Information retrieval researchers at Shonan last week. That's me in the center, wearing the yellow T-shirt.
Last week, I was honored to join a small group of information-retrieval researchers from around the world, from both industry and academia, who gathered at the Shonan Village Center in Kanagawa, Japan, to discuss issues surrounding the evaluation of whole session, interactive information retrieval. In this post, I introduce the purpose of this meeting. In later posts, I hope to further review the discussions that took place at Shonan and my own impressions.
Traditionally, information retrieval (a.k.a. search) has been viewed as a stateless, non-interactive process. The user issues a(n ad hoc) query to a search engine and the engine responds with its best attempt at answering that query, with results ranked by their likelihood of satisfying a user’s information need.
Interactive information retrieval, on the other hand, presumes multiple rounds of user-system exchange. The interactions during this exchange are presumed to be non-independent. Each query has some sort of relationship to previous queries, if only because the overall series is in support of the same user task or goal.
Examples of scenarios in which interactive information retrieval is necessary include travel or event planning, education and learning, seeking entertainment, and (of course) e-discovery. When queries are independent, the best the system can do is answer each query as if it were the last that the user will ask. However, when queries are non-independent, both the user and the system have the chance to engage in deeper and wider patterns of exploration.
Evaluating Interactive Information Retrieval
Evaluation of one-shot queries has a long and rich history. Concepts such as “binary relevance” and “precision and recall,” combined with batch mode evaluation, have led to countless advances in the state of the art. These advances, from the 1960s to the 1990s, allowed search engines, especially in a web context, to improve to the point at which they now bring huge benefits to society. Evaluation of interactive information retrieval tasks, on the other hand, does not have as-yet universally accepted metrics. The very nature of the interactivity (non-independence of a sequence of user actions and system responses) both gives the scenario its power and makes it difficult to evaluate.
The power, again, comes from the breadth and depth of what is made possible; the evaluation difficulty by this very same interdependence. When a single query is performed, it can be generally expected that the user traverses the results list in linear order, from estimated best to estimated worst result. And, with some probability, the user abandons the list traversal. These (generally realistic) assumptions allow the ad hoc, one-shot query to be evaluated in terms of the position of relevant documents within the list.
However, when multiple queries are performed, an element of non-determinism enters into the picture. A user typically does not examine all results in the list from the first query, then all results in the list from the second query, and so on. Instead, one user might only examine 57 results from the first query, 9 results from the second query, and then 82 results from the third query. Another user might examine 3 results from the first query, 18 results from the second query, and 17 results from the third query.
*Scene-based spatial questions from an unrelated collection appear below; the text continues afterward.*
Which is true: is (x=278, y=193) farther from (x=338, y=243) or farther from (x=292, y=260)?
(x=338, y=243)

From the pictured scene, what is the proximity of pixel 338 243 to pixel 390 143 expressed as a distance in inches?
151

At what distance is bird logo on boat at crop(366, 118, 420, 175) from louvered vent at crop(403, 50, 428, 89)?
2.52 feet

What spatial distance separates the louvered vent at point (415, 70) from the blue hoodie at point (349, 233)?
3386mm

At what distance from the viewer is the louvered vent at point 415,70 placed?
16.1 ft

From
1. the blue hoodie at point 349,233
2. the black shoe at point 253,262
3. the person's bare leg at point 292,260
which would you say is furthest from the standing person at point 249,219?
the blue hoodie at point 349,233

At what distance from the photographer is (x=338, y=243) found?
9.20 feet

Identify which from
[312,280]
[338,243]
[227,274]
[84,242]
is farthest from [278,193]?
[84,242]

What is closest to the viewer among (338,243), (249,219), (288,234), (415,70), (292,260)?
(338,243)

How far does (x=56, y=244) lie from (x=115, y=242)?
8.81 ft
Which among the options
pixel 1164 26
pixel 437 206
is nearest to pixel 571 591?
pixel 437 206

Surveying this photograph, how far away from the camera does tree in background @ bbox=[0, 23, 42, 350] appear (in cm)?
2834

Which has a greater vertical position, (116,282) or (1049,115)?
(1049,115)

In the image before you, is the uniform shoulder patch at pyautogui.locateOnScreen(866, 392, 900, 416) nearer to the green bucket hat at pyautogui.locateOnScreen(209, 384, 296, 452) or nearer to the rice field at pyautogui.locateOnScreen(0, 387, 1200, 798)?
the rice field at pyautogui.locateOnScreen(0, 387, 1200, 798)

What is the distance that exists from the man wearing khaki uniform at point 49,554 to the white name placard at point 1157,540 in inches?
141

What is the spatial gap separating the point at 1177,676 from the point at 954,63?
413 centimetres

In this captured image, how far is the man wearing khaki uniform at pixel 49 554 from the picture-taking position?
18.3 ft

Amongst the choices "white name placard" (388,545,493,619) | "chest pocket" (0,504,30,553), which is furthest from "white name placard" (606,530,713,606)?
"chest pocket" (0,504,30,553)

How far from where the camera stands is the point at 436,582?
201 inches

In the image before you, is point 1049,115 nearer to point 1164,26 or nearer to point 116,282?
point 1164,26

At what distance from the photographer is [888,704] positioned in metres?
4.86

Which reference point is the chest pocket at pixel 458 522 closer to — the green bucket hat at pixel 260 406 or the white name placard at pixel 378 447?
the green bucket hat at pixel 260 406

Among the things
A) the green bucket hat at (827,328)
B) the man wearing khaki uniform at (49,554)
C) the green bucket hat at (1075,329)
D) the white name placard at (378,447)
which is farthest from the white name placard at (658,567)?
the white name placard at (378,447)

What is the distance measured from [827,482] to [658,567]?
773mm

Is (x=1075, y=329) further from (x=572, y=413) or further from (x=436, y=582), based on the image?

Furthermore, the order in which the results are seen by the user affects the next round of interactivity. That is, the second and third queries that are issued by an information seeker are influenced by which documents were seen during the first round of interaction. Even if two users started with the same first query, the user who looked at 57 results might have a very different notion of how to formulate the next query than the user who looked at only 3 results.
How, then, should these two users’ experiences with the interactive search engine be evaluated? Should it be the product or sum of the quality of the individual ranked lists for each query? That ignores the depth to which the user actually traveled in each list over the course of the session. Should evaluation instead be a function of the sequence of documents that the user actually saw during the course of the session, no matter which individual results list a document came from? That is better, but it still ignores the effects of document examination order on the queries that were issued — and more importantly on the queries that could have been issued, had the user traversed to either a shallower or deeper position within a particular list. The non-deterministic range of possibilities poses a severe challenge to the evaluation of interactive information retrieval.
Another issue related to whole-session evaluation in interactive information seeking has to do with progress during versus upon completion of an entire session. Should the primary focus of evaluation be to estimate the quality of a session only at the end of the user’s sequence of interactions? Or is it more important to have a metric which measures, i.e. expects, progress throughout a session? Inherent in the answer to this question is whether one expects interactive information retrieval progress to be linear. Is it? Should it be? The answer is an open question, one which we discussed at the Shonan Meeting.
Evaluation drives innovation. If you cannot measure something, you cannot improve it. The first step to improving interactive information retrieval systems is knowing what to measure and how to measure it. Only then will consistent improvements be possible.